Tesuque PuebloTesuque Pueblo was one of three main makers of fine painted pottery during During the 18th and 19th century.
The name Tesuque is a Spanish variation of the Tewa name, Te Tesugeh Oweengeh, meaning the “village of the narrow place of the cottonwood trees.” Tesuque, one of eight northern pueblos, is located just north of Sante Fe, New Mexico. When the Spanish arrived in 1541, they found six villages including the original Tesuque village, which was located about 3 miles east of today’s village. The Tesuque warriors struck the first blow during the Pueblo Revolt of 1680 when two of their messengers were captured by the Spanish.

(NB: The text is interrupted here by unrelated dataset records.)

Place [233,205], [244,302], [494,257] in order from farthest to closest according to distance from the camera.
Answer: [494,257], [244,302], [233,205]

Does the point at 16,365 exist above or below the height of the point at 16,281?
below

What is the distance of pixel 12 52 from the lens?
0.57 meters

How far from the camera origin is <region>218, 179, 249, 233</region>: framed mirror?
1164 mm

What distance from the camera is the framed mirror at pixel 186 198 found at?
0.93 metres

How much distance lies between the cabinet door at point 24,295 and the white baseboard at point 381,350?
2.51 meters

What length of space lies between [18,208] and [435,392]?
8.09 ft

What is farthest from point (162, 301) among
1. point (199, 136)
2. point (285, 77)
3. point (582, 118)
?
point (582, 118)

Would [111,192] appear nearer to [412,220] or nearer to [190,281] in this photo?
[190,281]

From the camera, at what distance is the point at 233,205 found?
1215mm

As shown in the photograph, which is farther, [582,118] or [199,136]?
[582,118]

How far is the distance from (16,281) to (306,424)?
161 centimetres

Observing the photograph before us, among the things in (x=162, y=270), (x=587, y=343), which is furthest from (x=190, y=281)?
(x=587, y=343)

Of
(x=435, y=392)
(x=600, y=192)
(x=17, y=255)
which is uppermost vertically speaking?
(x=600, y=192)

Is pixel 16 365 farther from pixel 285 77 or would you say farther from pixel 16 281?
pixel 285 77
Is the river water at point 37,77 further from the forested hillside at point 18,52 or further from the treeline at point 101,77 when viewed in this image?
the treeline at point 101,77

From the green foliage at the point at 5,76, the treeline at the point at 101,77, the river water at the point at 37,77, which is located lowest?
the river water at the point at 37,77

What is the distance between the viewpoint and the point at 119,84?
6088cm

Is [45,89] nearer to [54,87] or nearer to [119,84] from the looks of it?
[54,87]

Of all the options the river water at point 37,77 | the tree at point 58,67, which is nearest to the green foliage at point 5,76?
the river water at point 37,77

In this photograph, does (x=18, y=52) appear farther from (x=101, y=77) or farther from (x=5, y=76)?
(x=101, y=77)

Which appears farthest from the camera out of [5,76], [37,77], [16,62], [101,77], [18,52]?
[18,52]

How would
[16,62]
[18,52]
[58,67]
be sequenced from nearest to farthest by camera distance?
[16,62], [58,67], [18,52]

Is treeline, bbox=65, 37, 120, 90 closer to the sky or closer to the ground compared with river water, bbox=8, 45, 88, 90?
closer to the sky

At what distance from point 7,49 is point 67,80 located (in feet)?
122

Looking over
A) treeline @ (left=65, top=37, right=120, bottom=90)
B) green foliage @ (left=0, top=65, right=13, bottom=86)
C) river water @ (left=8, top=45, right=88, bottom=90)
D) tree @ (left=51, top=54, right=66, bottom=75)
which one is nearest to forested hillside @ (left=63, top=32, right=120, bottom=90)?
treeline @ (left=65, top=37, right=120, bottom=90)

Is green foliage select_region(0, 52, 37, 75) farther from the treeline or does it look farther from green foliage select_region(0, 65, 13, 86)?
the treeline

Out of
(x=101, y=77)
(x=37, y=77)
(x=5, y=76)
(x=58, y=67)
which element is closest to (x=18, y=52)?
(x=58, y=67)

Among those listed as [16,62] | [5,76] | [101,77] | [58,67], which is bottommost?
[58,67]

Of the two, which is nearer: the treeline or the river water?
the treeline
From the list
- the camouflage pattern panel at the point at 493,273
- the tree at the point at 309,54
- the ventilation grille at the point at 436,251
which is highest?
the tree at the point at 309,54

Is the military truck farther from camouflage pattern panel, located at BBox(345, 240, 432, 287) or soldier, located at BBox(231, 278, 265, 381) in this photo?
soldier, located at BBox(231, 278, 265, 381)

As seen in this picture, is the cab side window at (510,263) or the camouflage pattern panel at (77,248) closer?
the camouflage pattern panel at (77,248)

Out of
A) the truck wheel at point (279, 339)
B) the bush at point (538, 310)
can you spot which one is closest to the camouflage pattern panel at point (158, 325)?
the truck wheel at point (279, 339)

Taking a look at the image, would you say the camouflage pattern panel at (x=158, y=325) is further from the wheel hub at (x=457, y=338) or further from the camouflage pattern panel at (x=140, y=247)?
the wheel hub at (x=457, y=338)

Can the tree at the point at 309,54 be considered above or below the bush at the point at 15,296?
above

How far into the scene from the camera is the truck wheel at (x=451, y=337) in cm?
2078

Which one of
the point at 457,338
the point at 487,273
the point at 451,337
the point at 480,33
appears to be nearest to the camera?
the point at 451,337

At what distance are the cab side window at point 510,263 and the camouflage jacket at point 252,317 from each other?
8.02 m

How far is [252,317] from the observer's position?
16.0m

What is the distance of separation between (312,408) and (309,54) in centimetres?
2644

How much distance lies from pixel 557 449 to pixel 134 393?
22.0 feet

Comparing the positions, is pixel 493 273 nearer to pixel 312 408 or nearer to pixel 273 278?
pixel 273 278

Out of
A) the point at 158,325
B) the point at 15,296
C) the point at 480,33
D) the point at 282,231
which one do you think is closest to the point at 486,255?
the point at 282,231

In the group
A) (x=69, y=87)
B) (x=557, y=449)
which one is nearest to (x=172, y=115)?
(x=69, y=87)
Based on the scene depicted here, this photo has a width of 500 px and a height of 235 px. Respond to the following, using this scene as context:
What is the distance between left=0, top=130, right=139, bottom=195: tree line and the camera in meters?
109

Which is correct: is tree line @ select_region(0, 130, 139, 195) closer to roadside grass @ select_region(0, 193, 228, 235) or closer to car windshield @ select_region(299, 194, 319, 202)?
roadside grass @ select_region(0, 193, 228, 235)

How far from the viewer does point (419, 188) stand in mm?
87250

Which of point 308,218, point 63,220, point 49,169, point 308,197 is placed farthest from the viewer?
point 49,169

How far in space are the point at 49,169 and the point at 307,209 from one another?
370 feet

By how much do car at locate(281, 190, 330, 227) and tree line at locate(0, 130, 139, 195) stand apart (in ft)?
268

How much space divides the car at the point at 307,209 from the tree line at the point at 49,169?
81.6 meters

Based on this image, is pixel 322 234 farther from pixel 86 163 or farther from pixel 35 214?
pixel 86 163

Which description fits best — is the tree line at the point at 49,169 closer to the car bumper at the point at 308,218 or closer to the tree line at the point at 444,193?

By 1920 traditional pottery had become history at Tesuque. Production had switched over to the mass manufacture of rain gods, strange little creatures that looked like space aliens holding buckets on their laps. The Gunther Candy Company of Chicago gave them away as promotional items. By 1930 the Tesuque potters embraced brightly colored poster paints and traditional motifs all but disappeared. The color was dazzling but any attempt at quality was virtually non existent. By the 1960’s there were signs of a revival but it was slow in coming.
Terry Tapia, Ka’ Ween, and Bea Duran reintroduced quality in the 1980’s and reestablished a market for Tesuque pottery that blossomed in the 1990’s.